■ **AUFGABEN ZUR ÜBUNG**:
**A)** Welcher Anteil der sächsischen Fließgewässer hatte laut dem Auszug zur Forst-, Energie- und Gewässerpolitik 2021 einen guten ökologischen Zustand erreicht?
**B)** Setze den Auszug zur naturverträglichen Forst-, Energie- und Gewässerpolitik in Sachsen nach seinem letzten Satz fort.

Für eine nachhaltige Forstwirtschaft

Die jüngsten Waldbrände und Borkenkäferkalamitäten offenbaren die Fehlnutzung unserer Wälder und Forste. Nadelholzproduktionsstätten, nicht-heimische Baumarten und eine fehlende Struktur in den Beständen führt zu anfälligen, naturfernen Landschaften, die charakteristischen, teils geschützten Arten keinen Lebensraum geben und die im Klimawandel wichtigen Ökosystemleistungen nicht erbringen können.

Wir fordern:
  • eine nachhaltige Forstwirtschaft mit einem definierten Rahmen für die wirtschaftliche Nutzung und einem an den Klima- und Naturschutzzielen ausgerichteten Waldumbau sowie die Naturverjüngung heimischer Baumarten, wo immer sie möglich ist.
  • die konsequente Förderung der Biotopvielfalt durch die Anlage und Entwicklung von Strukturelementen wie Kleingewässern, Waldwiesen und typischen Alters- und Waldrandstrukturen.
  • ein sachsenweites Totholzkonzept für die staatseigenen Wälder und Forste, das den Umgang mit stehendem Totholz und Kronentotholz auch in Bezug auf Verkehrssicherung einschließt.

Für eine nachhaltige Energiewirtschaft

Die Nutzung erneuerbarer Energien ist den fossilen Energieformen und der Atomkraft in jedem Falle vorzuziehen. Der Ausbau hat jedoch zwingend naturverträglich zu erfolgen, eine Konkurrenzsituation zwischen Energiewirtschaft, Naturschutz und anderen Landnutzungsformen ist unbedingt zu vermeiden. Die derzeitige Photovoltaikfreiflächenverordnung des Freistaates Sachsen bietet hierzu jedoch wenige Möglichkeiten.

Wir fordern:
  • keine Errichtung von Windkraft- oder Photovoltaikanlagen in Wäldern.
  • eine verpflichtende Prüfung bereits versiegelter Flächen zur vorrangigen Nutzung.
  • eine Photovoltaikstandard bei Neubau von Gebäuden (Gewerbe und Wohnraum) – alternativ eine ver-pflichtende Gründachnutzung in stark versiegelten Gebieten.
  • verbindliche naturschutzfachliche Vorgaben für die Errichtung von Photovoltaikanlagen in Natur- und Kultur-landschaften.


3. Gesunde Flüsse und natürliche Auen

Die Bemühungen zur Umsetzung der EU-Wasserrahmenrichtlinie und die Auflage eines sächsischen Auenprogramms 2019 haben nicht ausgereicht: 2021 haben nicht mal 7 % der sächsischen Fließgewässer einen guten ökologischen Zustand erreicht. Das ist zu wenig.

Wir fordern:
  • die konsequente Umsetzung der EU-Wasserrahmenrichtlinie. Das „überragende öffentliche Interesse“ der Wiederherstellung naturnaher Gewässer muss anerkannt werden, um deutlich schnellere Planungen und Umset-zungen ermöglichen.

■ **DATENZEILEN**:
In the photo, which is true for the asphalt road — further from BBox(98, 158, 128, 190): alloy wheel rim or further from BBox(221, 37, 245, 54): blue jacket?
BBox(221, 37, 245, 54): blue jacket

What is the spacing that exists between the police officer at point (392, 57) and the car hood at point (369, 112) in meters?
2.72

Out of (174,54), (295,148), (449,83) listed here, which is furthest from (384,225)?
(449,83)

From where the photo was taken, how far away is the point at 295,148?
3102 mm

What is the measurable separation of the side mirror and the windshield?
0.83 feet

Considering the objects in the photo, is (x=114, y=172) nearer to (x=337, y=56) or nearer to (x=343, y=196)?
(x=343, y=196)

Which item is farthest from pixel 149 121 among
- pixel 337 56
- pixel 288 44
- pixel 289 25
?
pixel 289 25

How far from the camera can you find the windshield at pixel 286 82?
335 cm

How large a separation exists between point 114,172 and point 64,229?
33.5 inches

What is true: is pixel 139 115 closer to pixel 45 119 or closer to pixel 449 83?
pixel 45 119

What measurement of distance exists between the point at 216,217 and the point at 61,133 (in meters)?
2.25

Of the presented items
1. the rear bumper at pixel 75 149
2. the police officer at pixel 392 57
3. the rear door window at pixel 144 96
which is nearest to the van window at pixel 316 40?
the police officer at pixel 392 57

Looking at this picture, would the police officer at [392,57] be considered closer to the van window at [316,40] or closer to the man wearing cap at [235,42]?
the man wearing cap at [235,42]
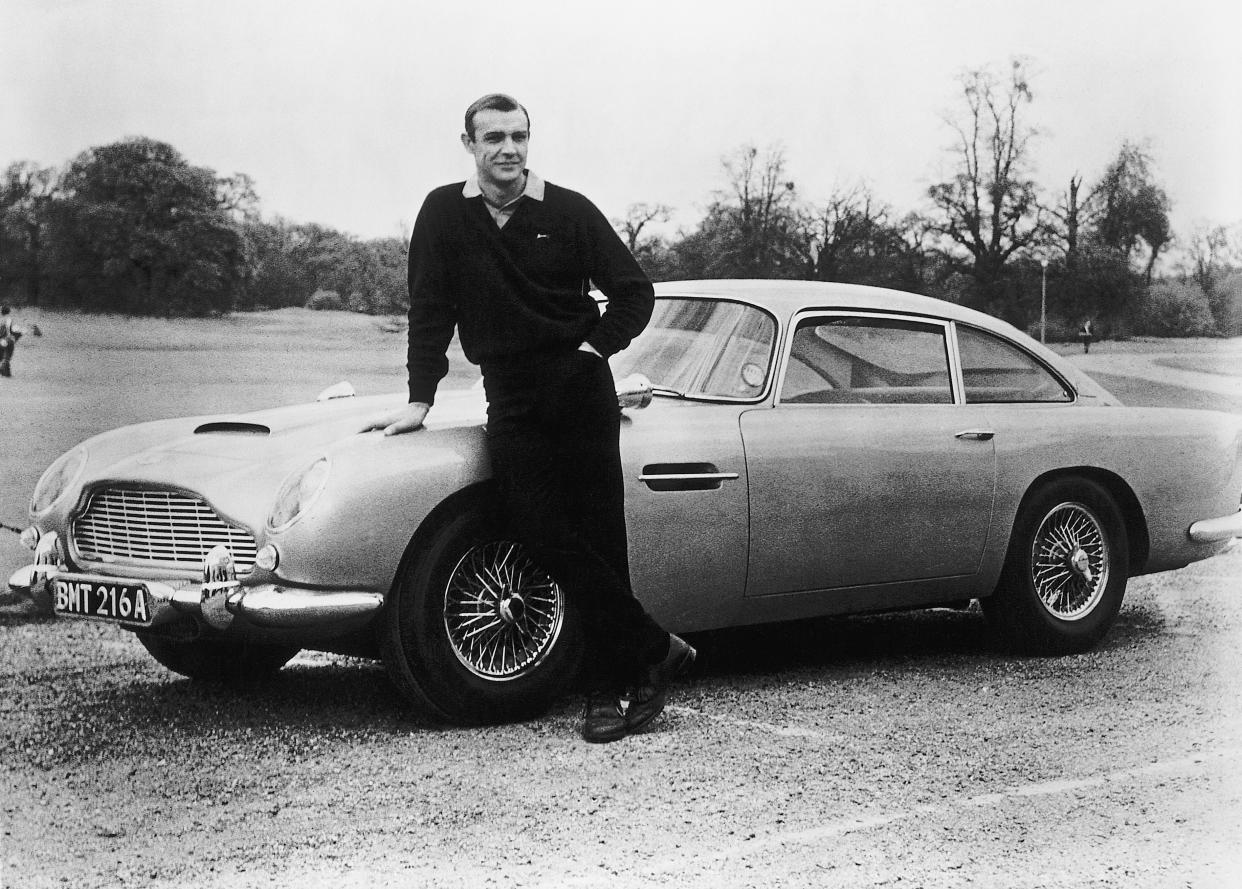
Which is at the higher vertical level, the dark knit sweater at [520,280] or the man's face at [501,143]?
Result: the man's face at [501,143]

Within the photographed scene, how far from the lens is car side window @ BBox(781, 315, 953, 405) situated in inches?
178

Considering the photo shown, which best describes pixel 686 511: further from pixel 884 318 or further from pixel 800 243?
pixel 800 243

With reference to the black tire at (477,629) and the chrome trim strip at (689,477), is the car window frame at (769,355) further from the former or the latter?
the black tire at (477,629)

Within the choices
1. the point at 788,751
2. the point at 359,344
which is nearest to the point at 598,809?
the point at 788,751

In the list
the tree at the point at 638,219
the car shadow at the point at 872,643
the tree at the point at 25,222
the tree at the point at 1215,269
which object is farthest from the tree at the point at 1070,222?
the tree at the point at 25,222

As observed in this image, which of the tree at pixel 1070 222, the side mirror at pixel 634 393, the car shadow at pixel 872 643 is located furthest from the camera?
the tree at pixel 1070 222

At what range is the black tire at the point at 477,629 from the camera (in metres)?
3.65

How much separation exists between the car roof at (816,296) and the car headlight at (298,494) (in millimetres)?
1542

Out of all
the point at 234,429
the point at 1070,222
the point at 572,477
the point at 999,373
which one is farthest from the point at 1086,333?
the point at 234,429

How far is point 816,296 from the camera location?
468cm

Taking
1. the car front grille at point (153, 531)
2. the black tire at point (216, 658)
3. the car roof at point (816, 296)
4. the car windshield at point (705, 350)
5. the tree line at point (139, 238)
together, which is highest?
the tree line at point (139, 238)

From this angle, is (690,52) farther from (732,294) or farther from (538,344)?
(538,344)

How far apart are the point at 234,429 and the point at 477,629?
1000mm

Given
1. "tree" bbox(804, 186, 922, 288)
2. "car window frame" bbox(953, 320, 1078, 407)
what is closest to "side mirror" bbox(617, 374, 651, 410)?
"car window frame" bbox(953, 320, 1078, 407)
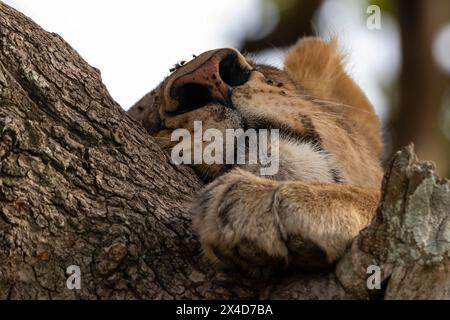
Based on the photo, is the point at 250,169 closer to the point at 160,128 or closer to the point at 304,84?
the point at 160,128

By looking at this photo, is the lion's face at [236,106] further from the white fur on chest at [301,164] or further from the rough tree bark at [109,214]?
the rough tree bark at [109,214]

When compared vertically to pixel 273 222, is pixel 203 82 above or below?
above

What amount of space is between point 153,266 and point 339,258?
617 mm

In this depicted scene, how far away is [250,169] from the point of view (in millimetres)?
3572

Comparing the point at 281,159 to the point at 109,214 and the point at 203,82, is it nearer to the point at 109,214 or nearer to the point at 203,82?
the point at 203,82

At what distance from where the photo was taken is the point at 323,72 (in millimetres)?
5566

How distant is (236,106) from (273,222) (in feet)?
2.90

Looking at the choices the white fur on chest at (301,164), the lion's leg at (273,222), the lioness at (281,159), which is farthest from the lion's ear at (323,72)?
the lion's leg at (273,222)

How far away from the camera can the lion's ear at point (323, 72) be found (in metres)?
5.43

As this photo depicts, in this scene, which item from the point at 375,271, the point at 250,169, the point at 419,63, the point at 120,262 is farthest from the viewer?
the point at 419,63

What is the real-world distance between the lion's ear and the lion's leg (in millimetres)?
2171

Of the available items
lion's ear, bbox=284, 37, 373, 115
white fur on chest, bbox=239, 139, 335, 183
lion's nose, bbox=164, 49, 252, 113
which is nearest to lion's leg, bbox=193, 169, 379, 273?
Result: white fur on chest, bbox=239, 139, 335, 183

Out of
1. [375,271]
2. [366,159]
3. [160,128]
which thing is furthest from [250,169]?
[366,159]

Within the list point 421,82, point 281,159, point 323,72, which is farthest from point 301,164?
point 421,82
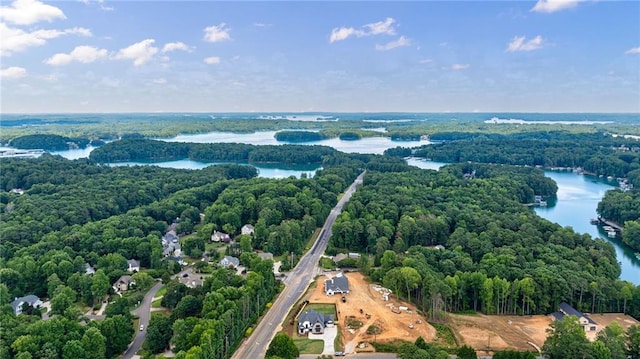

■ **LÖSUNGEN DER AUFGABEN**:
**A)** Nicht einmal 7 %.

**B)**
Für die Stärkung des Gewässerrandstreifens

Der Gewässerrandstreifen ist ein Puffer zwischen bewirtschafteter Fläche und Gewässer und ein wichtiges Element im Biotopverbund. Sein Schutz ist daher elementar für die Erreichung der Ziele im Natur- und Gewässerschutz.

Wir fordern:
  • für Gewässerrandstreifen eine Breite von insgesamt 20 Metern. Eine Breite von zehn Metern ist für die Puffe-rung von Schadstoffen unabdingbar, hier muss nicht nur die Anwendung von Pestiziden und Düngemitteln unter-sagt sein, sondern auch die Bodenbearbeitung. Weitere zehn Meter sind als chemisch unbelasteter Lebensraum und Wanderkorridor nötig, also wie bisher ohne den Einsatz von Dünge- und Pflanzenschutzmitteln.
  • die vorhandenen Möglichkeiten des Vorkaufsrechts für gewässerbegleitende Flächen zu nutzen.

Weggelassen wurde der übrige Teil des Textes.